Some symptoms include a loss of balance, muscle spams, and a tingling feeling in a person’s arms and legs, among others — but it can be different for everyone.
Dean was diagnosed nearly two decades ago after she had been feeling an “overwhelming fatigue, numbness in her thighs, and loss of sensation in the soles of her feet,” according to Brain & Life.
At first, she thought it was due to her demanding and busy work schedule as a journalist, but the symptoms wouldn’t go away, so she went to the doctor, who referred her to a neurologist.
She was ultimately diagnosed with MS.
“I wanted to find a neurologist with a thorough knowledge of the disease and a good bedside manner, who could offer me reassurance and hope,” Dean told the outlet at the time.
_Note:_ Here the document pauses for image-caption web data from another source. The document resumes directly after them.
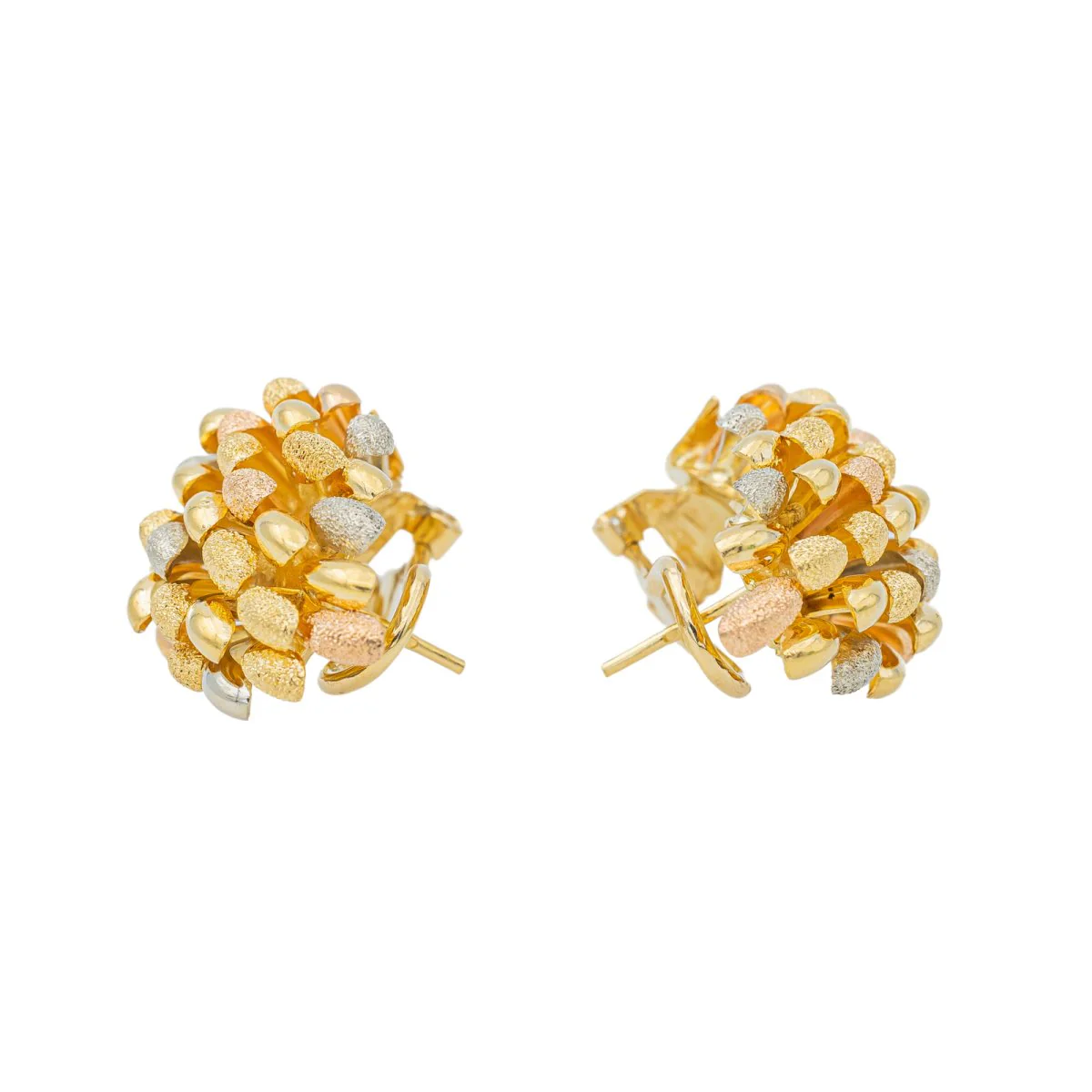 Boucles d'oreilles Clip trois ors - Image 5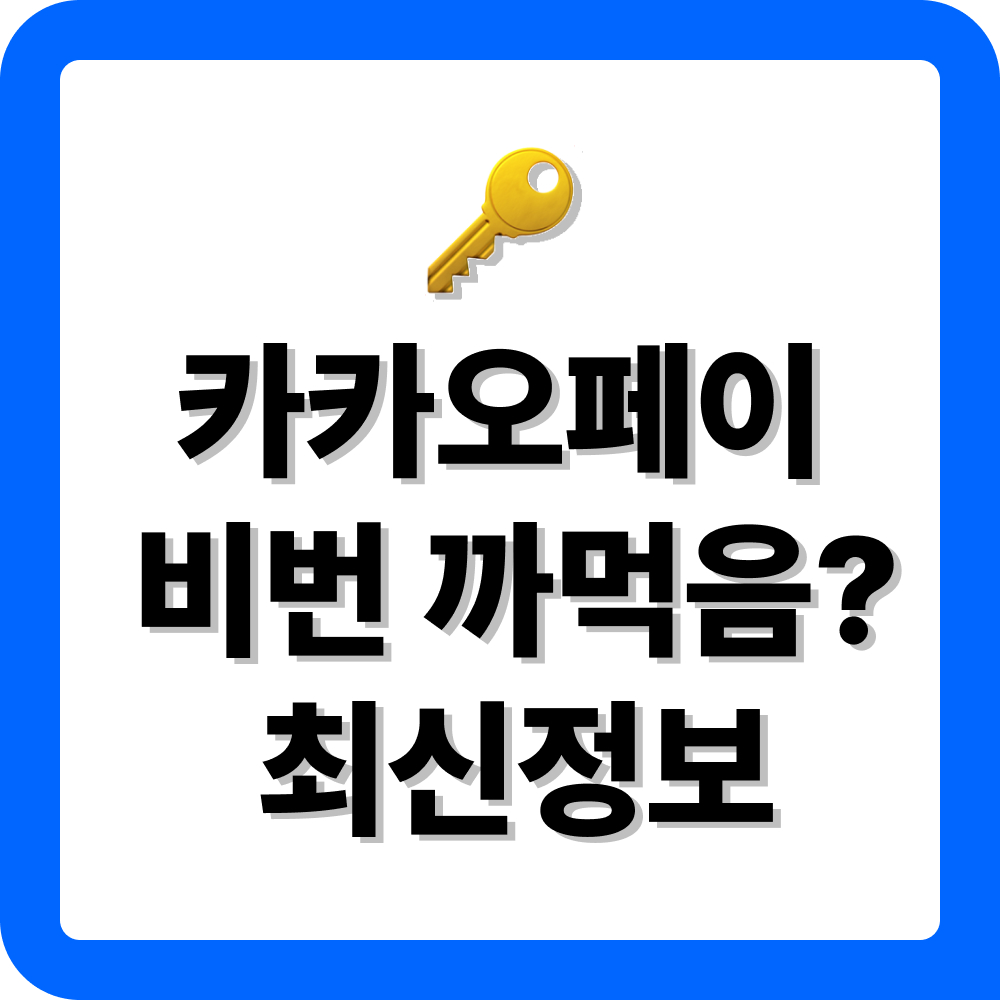 카카오페이 비밀번호 재설정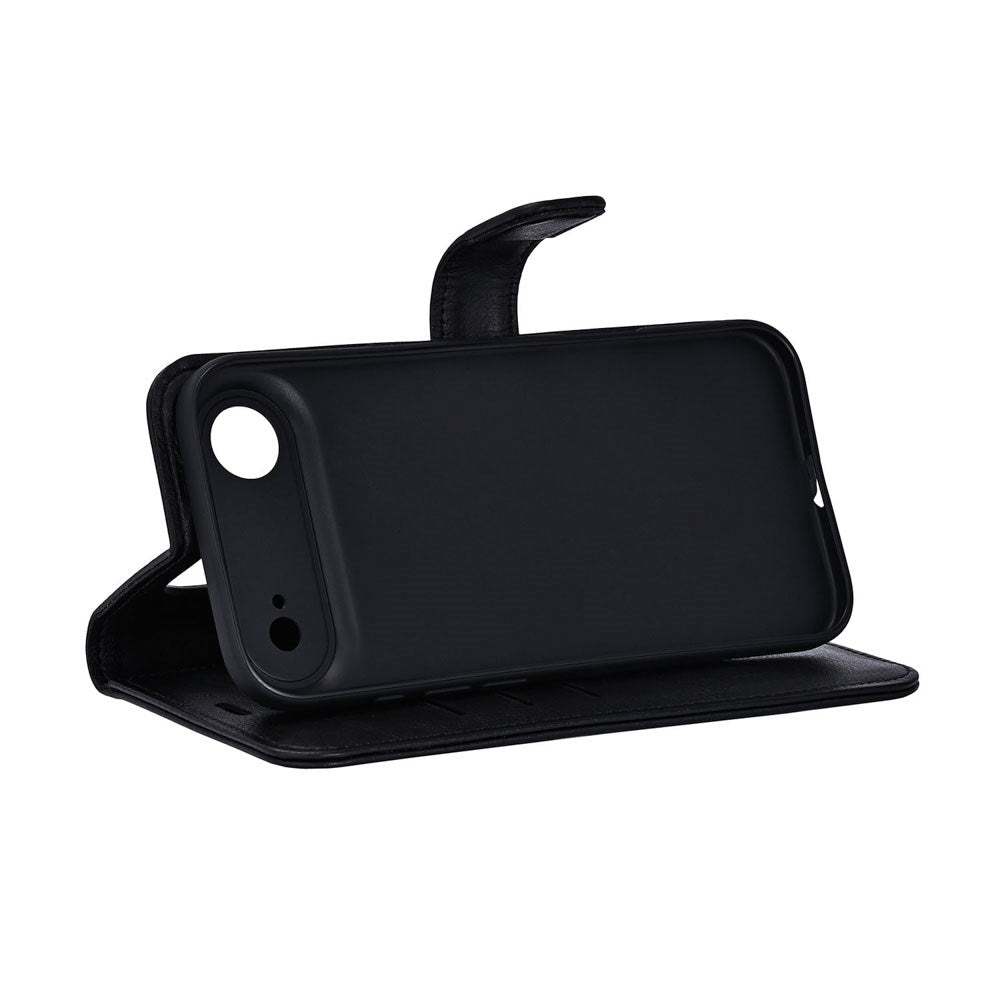 RadiCover iPhone Air Anti Stråling Kunstskinn Flip Deksel med Lommebok - Svart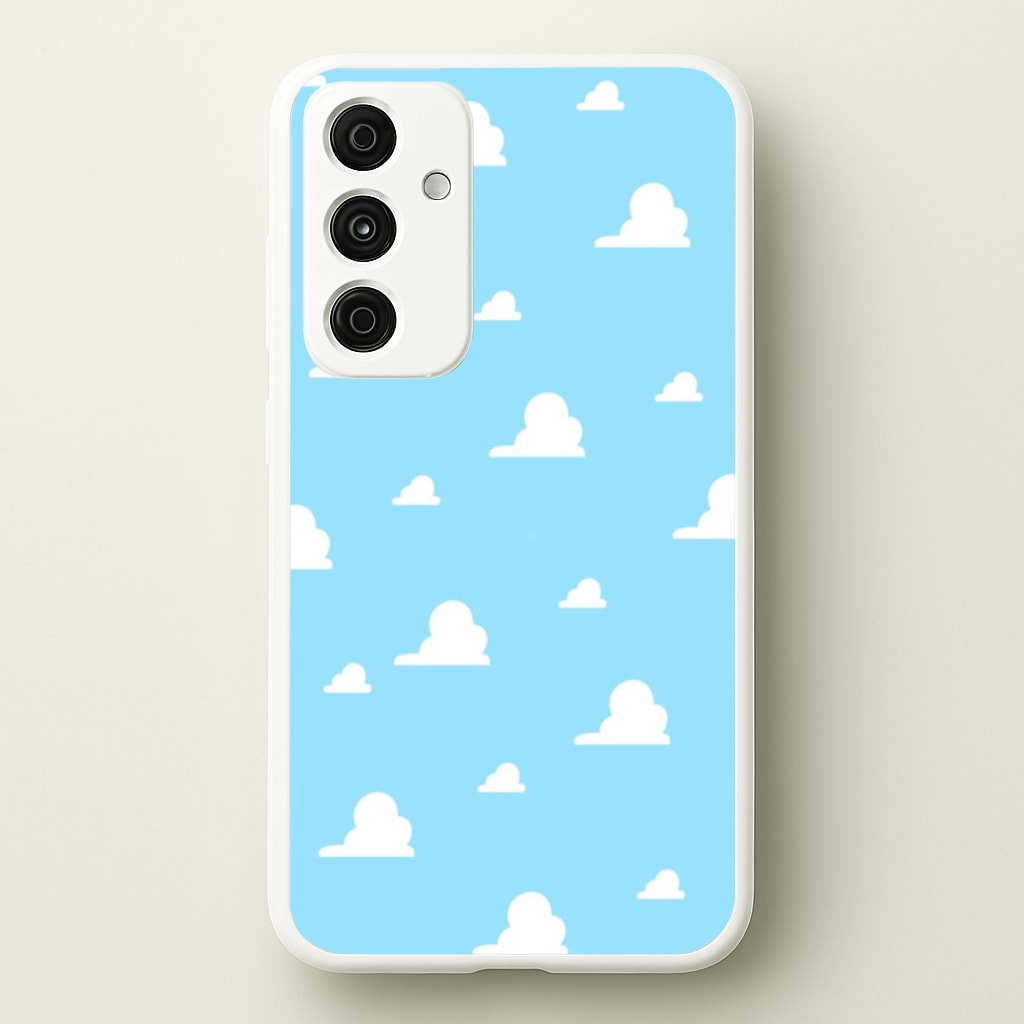 Andy's Bedroom Wallpaper - Disney Phone Case for Galaxy A55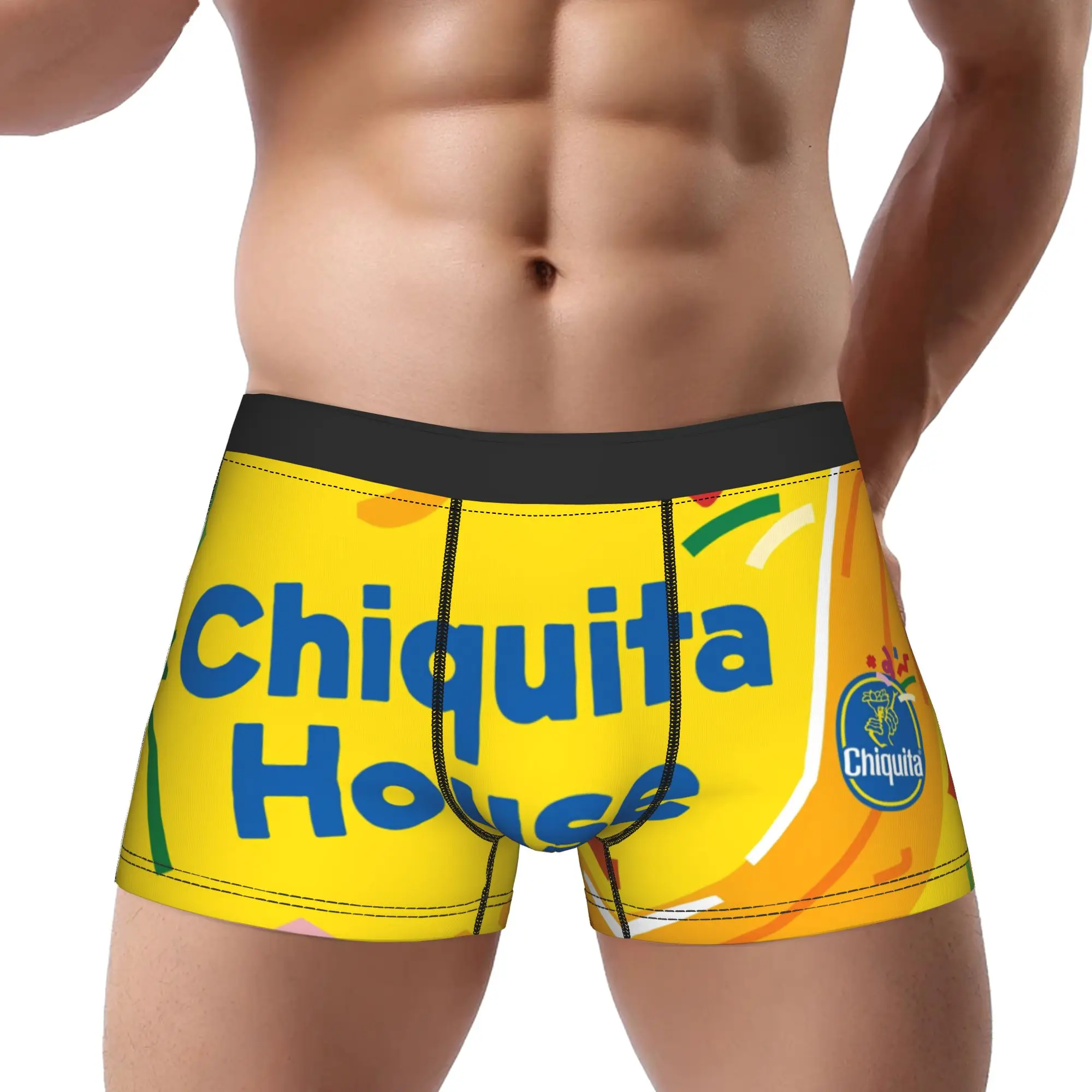 

Chiquita Chiquita Underpants Breathbale Panties Men's Underwear Print Shorts Boxer Briefs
“I also began reading about other people [in the public eye] who had been diagnosed with MS, such as Montel Williams, Teri Garr, Richard Cohen [Meredith Vieira’s husband] and others. It helped me to put faces to the illness and to hear about people who were not only surviving but also thriving.”
In an Instagram post on Wednesday, Dean also gave an update about how she was feeling,
“And here’s my update: went to doc’s yesterday,” she wrote. “New MRI’s will be done, a course of steroids to help with pain and more tests to see why I’m having a flare up. Feeling a bit better today. We have to keep moving. Thanks for all the love and prayers, everyone. 🧡.”